What I think and what I’ve learned is that these moments of intense expression are beneficial, actually, as a warning, as a guide, that I am maybe moving off track. And depending on how far you’re about to go off track or move in a certain direction, the intensity of that expression will rise to put you back on track. So, this intense expression is a guide, a help, and a prompt to come back to the right track and keep walking. 

Today’s lesson was about the intense expressions of Mohanji and other masters, who do that for a purpose and not out of anger. I hope you have a great day ahead, and speak to you very soon.

Day 18 Lesson – Don’t let perfection be the enemy of progress. Act, learn from mistakes and grow. 

Good morning, everybody. 

Today, I share a lesson that continues on the general theme of ‘action first’ and moving activities forward. And it’s about making mistakes, learning and moving on. 

Mohanji had shared many stories about mistakes that he’s made, the misfortunes and the serious events that affected his life—for example, losing his daughter Ammu and being betrayed in business. Then, he was completely character assassinated, too. But still, he kept walking. And even now, he regularly shares that he is not afraid to make mistakes, nor does he believe that his directions, ideas, or vision are always the best. In fact, he encourages me and others to have better ideas. He says, “If you can take my vision and improve on it, I’m very happy.”

That’s what he wants. And that’s the way he’s set up all the platforms, each of them with their country heads and teams, because he would love for everybody to take steps to improve everything because then the platforms have benefited, which means the world has benefited. And this also means that the future generations, who will come and inherit the platforms, will also benefit. So, each team has their head, and they are completely autonomous; they have their own free will to shape the direction within the broad boundaries of the vision. That is a real privilege. 
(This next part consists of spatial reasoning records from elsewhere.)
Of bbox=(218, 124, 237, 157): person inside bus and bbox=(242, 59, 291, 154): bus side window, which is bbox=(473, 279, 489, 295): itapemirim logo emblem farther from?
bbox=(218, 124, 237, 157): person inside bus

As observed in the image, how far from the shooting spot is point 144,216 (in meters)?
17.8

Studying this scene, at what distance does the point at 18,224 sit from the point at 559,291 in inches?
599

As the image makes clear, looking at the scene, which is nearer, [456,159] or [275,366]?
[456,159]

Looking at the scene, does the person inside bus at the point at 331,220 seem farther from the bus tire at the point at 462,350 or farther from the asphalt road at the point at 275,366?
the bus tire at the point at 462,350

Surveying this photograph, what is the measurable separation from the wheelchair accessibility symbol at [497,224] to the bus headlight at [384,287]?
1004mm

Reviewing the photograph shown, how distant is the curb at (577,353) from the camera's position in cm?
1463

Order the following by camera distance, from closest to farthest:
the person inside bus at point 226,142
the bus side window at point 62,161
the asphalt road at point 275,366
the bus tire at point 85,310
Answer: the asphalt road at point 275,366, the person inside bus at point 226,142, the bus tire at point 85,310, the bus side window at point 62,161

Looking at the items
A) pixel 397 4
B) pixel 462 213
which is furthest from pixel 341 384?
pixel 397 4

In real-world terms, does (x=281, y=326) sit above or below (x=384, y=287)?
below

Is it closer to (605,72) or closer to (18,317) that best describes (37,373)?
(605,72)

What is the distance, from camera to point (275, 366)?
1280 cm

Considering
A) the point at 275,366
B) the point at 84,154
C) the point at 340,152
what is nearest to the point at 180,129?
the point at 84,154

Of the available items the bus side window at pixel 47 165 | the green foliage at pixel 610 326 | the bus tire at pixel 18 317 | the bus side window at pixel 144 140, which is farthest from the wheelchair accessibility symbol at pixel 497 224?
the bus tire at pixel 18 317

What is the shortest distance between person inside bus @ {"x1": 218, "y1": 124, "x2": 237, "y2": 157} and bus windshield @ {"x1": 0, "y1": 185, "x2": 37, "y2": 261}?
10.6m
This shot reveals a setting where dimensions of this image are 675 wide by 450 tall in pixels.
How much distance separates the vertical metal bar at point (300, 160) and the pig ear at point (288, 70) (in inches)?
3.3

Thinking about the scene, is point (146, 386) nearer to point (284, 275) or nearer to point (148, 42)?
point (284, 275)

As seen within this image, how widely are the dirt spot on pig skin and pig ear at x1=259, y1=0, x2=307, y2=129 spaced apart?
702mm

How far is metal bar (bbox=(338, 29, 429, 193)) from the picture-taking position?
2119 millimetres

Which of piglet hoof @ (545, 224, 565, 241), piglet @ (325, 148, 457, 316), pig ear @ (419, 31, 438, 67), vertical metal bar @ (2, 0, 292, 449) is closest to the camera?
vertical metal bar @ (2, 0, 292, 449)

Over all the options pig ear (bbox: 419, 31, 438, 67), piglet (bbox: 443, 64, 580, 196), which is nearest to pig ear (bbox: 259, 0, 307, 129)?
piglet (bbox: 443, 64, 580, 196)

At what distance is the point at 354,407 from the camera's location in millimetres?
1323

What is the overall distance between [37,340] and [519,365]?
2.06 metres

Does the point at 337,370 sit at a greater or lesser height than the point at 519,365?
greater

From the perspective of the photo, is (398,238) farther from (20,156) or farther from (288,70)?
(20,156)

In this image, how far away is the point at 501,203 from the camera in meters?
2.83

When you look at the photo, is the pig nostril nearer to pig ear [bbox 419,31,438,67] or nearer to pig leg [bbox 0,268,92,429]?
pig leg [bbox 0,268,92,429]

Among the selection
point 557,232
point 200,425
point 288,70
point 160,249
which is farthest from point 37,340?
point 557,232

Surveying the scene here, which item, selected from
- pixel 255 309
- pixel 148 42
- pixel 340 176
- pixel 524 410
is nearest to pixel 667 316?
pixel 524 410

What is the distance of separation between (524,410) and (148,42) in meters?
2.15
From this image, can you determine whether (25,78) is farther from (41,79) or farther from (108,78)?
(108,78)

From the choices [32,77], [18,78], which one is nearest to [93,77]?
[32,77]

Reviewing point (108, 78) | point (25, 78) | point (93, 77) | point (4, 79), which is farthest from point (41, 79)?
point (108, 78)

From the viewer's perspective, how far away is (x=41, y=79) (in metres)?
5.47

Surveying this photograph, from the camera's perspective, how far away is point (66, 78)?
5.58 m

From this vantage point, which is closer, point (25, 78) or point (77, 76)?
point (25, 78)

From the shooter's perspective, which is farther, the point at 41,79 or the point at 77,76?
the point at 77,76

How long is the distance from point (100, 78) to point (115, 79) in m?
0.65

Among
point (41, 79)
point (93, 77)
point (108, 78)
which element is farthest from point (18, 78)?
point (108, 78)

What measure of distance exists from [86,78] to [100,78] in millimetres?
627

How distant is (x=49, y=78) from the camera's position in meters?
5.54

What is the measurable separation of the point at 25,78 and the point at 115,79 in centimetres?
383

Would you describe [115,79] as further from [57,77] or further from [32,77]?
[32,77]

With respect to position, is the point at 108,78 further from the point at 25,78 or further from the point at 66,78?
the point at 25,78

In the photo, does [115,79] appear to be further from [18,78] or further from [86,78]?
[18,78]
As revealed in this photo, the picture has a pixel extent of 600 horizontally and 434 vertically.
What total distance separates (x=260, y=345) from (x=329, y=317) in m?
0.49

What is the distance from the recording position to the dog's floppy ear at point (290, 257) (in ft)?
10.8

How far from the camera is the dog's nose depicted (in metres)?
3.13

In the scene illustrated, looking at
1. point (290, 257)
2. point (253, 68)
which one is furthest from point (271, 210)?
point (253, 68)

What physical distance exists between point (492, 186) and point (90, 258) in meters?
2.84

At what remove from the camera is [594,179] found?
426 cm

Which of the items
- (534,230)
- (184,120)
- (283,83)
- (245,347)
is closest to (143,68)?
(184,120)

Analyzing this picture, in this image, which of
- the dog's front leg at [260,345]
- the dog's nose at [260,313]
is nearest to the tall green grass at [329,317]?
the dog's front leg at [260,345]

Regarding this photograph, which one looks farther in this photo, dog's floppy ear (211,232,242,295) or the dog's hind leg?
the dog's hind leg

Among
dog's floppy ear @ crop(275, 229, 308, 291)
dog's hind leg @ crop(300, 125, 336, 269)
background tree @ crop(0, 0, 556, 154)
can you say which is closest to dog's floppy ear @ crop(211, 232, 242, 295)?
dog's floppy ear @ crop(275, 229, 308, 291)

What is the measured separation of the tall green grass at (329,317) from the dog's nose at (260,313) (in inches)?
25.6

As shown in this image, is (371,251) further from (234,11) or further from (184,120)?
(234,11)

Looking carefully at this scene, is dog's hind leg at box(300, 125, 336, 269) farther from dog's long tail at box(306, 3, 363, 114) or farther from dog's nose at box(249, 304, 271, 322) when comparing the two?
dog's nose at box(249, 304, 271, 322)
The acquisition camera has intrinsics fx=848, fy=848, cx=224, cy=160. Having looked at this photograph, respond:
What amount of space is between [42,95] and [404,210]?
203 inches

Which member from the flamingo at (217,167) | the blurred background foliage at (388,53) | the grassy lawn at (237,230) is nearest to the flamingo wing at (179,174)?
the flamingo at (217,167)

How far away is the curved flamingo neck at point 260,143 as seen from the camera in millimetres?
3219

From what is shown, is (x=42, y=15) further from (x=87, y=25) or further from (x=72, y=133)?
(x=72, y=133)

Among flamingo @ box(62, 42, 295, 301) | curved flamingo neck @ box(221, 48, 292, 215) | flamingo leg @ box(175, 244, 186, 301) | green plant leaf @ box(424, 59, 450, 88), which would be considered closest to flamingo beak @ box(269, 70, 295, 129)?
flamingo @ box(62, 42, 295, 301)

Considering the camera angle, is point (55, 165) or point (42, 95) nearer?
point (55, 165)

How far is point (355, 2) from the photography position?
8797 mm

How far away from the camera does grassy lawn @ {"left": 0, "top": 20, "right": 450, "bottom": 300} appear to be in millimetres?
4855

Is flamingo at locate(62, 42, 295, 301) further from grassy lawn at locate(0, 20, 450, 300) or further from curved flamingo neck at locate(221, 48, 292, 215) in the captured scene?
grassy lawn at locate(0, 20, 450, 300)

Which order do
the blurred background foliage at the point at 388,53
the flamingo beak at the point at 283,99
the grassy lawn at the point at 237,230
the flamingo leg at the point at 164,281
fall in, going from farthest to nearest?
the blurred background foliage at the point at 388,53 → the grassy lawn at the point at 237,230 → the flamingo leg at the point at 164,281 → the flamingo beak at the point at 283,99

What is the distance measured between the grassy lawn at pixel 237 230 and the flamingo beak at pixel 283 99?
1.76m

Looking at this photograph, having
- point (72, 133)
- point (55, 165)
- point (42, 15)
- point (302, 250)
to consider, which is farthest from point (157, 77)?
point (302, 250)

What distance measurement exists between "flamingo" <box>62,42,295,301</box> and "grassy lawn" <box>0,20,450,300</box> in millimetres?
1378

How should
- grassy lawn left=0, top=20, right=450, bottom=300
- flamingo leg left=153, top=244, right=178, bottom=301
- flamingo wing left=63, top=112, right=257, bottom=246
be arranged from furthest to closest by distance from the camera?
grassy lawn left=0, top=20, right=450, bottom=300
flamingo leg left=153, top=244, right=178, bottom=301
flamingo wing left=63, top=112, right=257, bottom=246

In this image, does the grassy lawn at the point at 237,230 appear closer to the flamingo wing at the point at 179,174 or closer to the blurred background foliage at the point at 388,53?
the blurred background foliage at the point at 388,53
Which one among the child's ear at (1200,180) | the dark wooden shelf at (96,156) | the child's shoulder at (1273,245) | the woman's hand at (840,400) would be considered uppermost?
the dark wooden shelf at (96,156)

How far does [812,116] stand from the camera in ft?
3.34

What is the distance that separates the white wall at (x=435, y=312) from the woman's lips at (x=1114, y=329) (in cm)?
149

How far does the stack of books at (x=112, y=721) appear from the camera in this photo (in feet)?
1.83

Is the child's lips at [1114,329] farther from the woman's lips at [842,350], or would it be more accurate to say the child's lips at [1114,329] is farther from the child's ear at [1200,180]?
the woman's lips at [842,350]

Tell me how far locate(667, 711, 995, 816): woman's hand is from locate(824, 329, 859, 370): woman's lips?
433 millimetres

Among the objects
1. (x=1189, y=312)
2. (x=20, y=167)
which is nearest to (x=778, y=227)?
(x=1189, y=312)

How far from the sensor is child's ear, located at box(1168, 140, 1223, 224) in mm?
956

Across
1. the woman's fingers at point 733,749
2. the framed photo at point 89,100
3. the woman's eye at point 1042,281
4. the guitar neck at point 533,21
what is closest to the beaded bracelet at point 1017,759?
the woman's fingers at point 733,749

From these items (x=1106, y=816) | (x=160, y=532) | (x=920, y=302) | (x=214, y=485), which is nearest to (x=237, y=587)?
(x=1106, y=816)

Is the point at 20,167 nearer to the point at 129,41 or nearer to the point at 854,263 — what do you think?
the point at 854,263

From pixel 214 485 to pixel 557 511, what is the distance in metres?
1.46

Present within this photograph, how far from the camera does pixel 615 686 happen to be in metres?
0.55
So one lesson I’ve learned from Mohanji’s approach and how he works is to take action first, be bold, and do what you believe in as best as you can. If there’s a purity of intention behind it, then go for it. I had the tendency or the habit (probably due to the fears of making a mistake, being judged, and the fear of what other people might think) to make sure everything was fine and correct before taking action. So everything would have been perfected: the presentation had to be correct, everything well-considered, all options assessed, I’d look for advice or consultation from other people, etc. And in the end, not much would happen, only ideas and discussions.